## TO DO
Report each line of the records that contains the string "nearest", copying the whole line. Letter case matters.

## RAW RECORDS
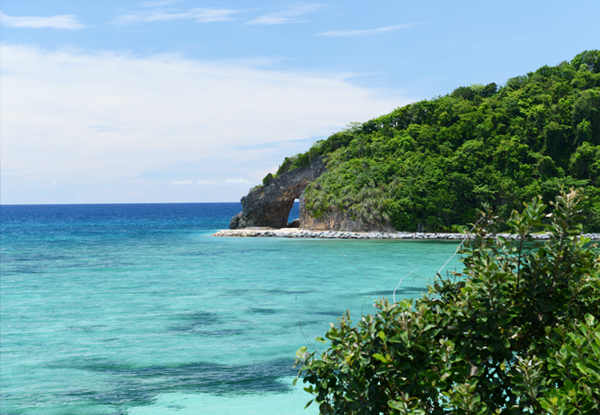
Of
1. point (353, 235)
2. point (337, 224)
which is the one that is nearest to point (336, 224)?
point (337, 224)

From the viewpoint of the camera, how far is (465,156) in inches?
1793

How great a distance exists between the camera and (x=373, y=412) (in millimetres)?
3209

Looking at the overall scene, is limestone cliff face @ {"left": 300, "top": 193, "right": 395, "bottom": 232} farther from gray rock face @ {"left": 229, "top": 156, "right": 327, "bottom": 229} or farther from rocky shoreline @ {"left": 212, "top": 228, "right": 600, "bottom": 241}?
gray rock face @ {"left": 229, "top": 156, "right": 327, "bottom": 229}

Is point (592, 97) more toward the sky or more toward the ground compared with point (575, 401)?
more toward the sky

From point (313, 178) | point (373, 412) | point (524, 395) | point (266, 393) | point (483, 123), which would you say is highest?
point (483, 123)

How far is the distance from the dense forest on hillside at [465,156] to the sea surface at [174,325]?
48.5 ft

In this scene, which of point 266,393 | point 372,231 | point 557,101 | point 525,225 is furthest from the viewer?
point 557,101

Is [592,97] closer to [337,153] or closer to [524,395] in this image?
[337,153]

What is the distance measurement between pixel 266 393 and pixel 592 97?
171ft

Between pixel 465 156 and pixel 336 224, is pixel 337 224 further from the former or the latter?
pixel 465 156

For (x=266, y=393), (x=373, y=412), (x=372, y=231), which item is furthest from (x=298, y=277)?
(x=372, y=231)

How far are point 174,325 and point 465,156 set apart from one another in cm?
3838

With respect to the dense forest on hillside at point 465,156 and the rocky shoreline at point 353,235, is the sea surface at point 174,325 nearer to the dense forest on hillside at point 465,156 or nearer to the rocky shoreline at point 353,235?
the rocky shoreline at point 353,235

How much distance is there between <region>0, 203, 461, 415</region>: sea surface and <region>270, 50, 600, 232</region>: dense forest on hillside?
48.5 ft
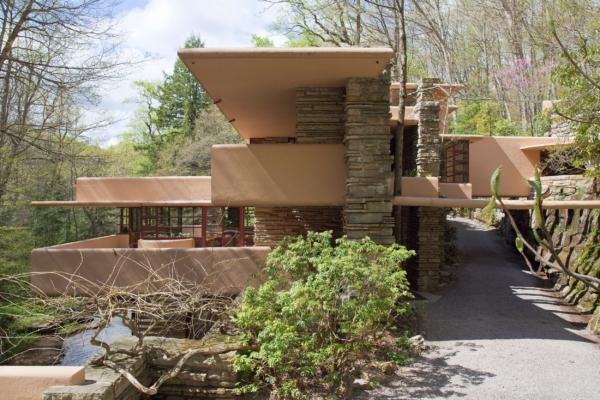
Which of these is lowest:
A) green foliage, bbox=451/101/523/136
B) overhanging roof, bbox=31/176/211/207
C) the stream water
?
the stream water

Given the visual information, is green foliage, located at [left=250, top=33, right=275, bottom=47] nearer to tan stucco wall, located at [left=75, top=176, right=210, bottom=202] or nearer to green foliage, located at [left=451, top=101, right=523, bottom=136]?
green foliage, located at [left=451, top=101, right=523, bottom=136]

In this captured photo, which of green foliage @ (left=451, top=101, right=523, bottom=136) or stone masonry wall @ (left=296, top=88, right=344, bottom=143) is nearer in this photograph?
stone masonry wall @ (left=296, top=88, right=344, bottom=143)

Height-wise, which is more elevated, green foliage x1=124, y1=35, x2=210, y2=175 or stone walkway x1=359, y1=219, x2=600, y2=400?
green foliage x1=124, y1=35, x2=210, y2=175

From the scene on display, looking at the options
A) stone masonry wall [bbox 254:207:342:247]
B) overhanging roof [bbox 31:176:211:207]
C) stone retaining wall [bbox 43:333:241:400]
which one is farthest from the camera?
overhanging roof [bbox 31:176:211:207]

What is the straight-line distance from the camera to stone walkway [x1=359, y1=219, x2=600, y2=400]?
6.41m

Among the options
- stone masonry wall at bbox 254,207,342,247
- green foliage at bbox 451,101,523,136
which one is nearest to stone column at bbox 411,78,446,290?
stone masonry wall at bbox 254,207,342,247

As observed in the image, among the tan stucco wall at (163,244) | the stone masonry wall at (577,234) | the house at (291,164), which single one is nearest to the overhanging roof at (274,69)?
the house at (291,164)

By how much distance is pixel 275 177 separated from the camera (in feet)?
28.5

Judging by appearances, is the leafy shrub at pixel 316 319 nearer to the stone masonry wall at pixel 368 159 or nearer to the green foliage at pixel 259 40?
the stone masonry wall at pixel 368 159

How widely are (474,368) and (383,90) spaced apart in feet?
16.8

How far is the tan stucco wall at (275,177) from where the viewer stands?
28.4 feet

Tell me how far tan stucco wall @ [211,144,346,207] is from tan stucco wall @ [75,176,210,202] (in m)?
6.93

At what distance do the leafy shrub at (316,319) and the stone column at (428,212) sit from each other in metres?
5.50

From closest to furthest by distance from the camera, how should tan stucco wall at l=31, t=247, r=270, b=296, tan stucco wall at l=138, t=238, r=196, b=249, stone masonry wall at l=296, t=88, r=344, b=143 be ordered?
tan stucco wall at l=31, t=247, r=270, b=296 < stone masonry wall at l=296, t=88, r=344, b=143 < tan stucco wall at l=138, t=238, r=196, b=249
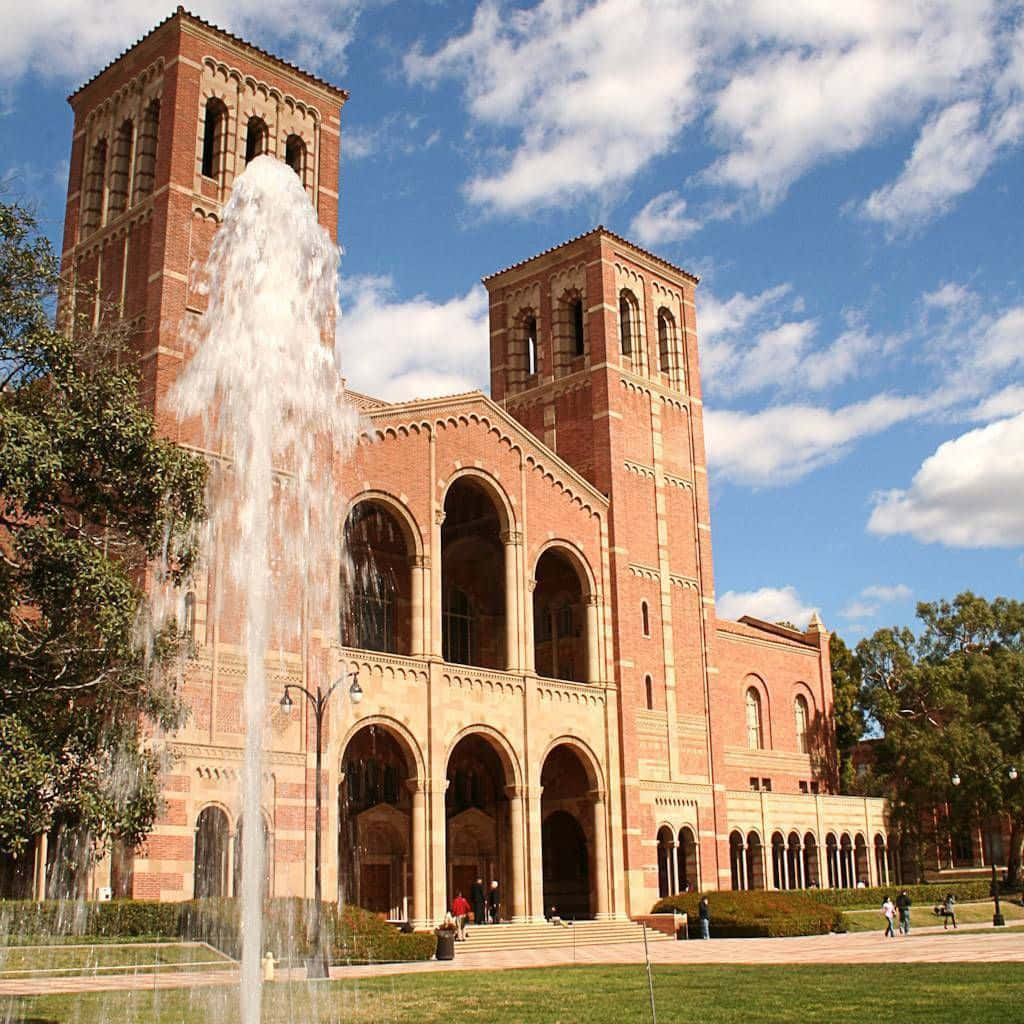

## ANSWER TO THIS TASK
which is the one that is nearest to point (336, 224)?
which one is nearest to stone column at bbox 411,78,446,290?
As observed in the image, among the tan stucco wall at (163,244) | the stone masonry wall at (577,234) | the house at (291,164), which single one is nearest to the overhanging roof at (274,69)?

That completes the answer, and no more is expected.